• _DOCUMENT SEGMENT_
##############################

And he said, except ye eat the flesh and drink the blood of
the Son of Man, ye have no life in you. Now there was many there
that confused that with literal eating and drinking the flesh
of the Lord. Our Lord was speaking in a spiritual
way. Man shall not live by bread only,
but by every word that proceedeth out of the mouth of God. So it
is here, not just hard stones, but living stones, people, not
sacrifices as in the picture of Christ's sacrifice or the
Old Testament, but in actually how we live and those things
that are set before us in the word of God which we'll come
to in a moment, as those spiritual sacrifices. So don't be put off
or don't be led astray in the thought because our text says
a spiritual sacrifice, that we are talking about a literal sacrifice. It is that which is acceptable
to God. That was the important thing.

##############################

• _SUPPLIED ENTRIES_
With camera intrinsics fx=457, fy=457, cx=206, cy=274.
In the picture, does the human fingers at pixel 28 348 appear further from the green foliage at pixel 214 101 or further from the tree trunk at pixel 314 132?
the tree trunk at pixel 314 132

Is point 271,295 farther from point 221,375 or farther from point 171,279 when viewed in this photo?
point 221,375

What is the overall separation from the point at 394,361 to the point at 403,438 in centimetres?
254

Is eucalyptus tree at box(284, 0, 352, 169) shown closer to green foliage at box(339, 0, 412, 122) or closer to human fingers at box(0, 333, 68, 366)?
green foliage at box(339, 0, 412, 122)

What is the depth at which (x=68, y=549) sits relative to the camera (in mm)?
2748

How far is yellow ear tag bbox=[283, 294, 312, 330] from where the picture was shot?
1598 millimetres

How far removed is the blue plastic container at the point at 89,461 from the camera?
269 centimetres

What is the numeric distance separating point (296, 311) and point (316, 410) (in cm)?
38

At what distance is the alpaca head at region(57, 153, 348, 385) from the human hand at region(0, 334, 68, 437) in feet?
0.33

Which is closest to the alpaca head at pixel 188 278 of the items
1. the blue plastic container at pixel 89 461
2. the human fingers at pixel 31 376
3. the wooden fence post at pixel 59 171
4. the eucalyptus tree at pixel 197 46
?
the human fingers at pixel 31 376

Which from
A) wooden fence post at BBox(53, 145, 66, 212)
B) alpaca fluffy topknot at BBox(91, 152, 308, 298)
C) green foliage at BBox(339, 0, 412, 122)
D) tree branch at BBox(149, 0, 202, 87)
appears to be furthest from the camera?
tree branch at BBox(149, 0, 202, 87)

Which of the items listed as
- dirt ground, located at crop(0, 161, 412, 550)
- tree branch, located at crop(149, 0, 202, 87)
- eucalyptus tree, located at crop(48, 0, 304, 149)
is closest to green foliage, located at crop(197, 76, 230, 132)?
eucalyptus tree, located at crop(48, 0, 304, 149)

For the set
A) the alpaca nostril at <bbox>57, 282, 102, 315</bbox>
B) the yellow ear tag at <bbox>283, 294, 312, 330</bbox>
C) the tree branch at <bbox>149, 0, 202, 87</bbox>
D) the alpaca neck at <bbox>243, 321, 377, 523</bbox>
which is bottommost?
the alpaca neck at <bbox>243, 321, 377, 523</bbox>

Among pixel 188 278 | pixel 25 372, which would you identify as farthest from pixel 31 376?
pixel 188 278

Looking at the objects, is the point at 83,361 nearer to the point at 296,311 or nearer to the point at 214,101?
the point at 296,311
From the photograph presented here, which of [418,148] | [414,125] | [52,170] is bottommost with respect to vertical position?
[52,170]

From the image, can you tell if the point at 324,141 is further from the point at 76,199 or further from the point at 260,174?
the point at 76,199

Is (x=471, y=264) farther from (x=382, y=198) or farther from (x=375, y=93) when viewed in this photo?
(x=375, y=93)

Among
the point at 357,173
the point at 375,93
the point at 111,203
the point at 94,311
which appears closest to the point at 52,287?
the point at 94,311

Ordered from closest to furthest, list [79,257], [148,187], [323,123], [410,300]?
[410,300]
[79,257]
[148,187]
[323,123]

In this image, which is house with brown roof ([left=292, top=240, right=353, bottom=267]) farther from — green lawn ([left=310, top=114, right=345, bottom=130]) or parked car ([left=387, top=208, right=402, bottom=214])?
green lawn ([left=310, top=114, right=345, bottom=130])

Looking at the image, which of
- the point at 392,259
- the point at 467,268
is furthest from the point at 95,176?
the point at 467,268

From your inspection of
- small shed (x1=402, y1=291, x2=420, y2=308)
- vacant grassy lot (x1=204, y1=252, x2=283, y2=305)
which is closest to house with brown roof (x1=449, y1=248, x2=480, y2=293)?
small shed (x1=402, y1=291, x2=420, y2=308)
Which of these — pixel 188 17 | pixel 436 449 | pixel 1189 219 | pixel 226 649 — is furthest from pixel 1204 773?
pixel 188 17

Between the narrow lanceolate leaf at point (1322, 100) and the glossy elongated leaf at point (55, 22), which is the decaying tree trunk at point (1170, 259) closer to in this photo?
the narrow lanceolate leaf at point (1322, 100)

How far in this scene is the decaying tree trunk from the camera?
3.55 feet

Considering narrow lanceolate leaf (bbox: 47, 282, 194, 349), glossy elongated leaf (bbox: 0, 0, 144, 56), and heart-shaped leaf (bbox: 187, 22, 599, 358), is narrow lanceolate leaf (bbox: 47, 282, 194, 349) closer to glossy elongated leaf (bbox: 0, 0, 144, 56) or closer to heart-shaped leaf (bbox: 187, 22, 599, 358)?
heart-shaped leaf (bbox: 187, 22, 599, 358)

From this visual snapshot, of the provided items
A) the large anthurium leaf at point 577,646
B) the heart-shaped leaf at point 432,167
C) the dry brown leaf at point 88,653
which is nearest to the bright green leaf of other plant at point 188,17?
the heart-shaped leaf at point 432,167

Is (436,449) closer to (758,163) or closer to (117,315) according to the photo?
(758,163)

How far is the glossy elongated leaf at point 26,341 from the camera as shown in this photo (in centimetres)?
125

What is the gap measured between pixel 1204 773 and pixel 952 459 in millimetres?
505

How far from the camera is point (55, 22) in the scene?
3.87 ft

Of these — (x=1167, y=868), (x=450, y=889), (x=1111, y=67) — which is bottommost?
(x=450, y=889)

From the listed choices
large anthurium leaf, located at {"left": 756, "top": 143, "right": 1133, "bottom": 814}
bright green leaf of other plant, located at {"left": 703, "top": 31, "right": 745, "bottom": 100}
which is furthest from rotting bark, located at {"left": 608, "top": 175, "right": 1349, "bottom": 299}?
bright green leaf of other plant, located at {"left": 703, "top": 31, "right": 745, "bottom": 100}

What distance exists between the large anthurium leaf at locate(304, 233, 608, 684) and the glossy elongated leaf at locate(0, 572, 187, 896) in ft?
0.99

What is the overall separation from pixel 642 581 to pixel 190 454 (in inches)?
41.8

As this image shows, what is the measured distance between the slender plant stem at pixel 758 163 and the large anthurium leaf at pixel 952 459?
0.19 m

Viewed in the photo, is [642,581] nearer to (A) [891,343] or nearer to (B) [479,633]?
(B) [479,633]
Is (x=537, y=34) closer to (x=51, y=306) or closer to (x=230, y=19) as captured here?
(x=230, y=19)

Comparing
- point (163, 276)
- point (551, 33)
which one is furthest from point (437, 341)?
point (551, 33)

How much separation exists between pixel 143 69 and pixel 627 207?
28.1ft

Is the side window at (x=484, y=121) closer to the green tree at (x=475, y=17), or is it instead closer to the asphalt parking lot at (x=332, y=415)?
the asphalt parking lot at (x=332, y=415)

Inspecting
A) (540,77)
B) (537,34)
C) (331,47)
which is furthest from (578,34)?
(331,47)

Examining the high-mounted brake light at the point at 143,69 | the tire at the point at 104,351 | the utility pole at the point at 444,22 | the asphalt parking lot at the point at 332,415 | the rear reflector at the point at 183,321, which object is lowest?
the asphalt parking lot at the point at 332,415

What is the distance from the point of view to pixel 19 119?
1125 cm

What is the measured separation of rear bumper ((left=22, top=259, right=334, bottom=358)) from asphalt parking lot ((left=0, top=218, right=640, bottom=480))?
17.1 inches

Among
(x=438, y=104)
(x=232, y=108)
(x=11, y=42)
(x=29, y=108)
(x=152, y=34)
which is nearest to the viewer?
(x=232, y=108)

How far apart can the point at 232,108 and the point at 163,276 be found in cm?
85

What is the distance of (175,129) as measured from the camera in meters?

##############################

• _DIRECTIVES_
1. In the passage on spiritual sacrifices, what did many who heard the words about eating the flesh and drinking the blood of the Son of Man confuse them with?
2. Continue the passage on spiritual sacrifices from its last sentence, not the data.

• _RESULTS BY TASK_
1. They confused them with literally eating and drinking the flesh of the Lord.

2.
of the types, they had to be acceptable unto God. That is
taught with Abel and with Cain, those types. It wasn't immaterial
as to how that type was shown. It had to be an offering as God
had prescribed. And then with our Lord Jesus
Christ, acceptable unto God. That is what was the great mark
of the sacrifices. And so the fruit and effect of
faith, true faith in our lives, that also must be acceptable
unto God. And the only way those Old Testament
sacrifices were only acceptable in as much as they pointed to
Christ. And our sacrifices and our lives
are only acceptable so much as they are offered by Christ, that
they are influenced by Him, the fruit of His work in us. As soon as we offer these sacrifices,
as soon as we walk in any way, that we are saying to God, you
look at me, you look at how I'm doing, how acceptable this is
to thee, as if we are adding unto the Lord. In all things,
the people of God will bear testimony, like we've sung in our middle
hymn, that there is nothing, we cannot bring those things
that are acceptable to God, but we can through Christ. It is
can through him, and those things that we do. You know the Apostle
Paul, he says, I labored more abundantly than them all, yet
not I, but Christ, which dwelleth in me. By the grace of God, I
am what I am. And he was very, very clear.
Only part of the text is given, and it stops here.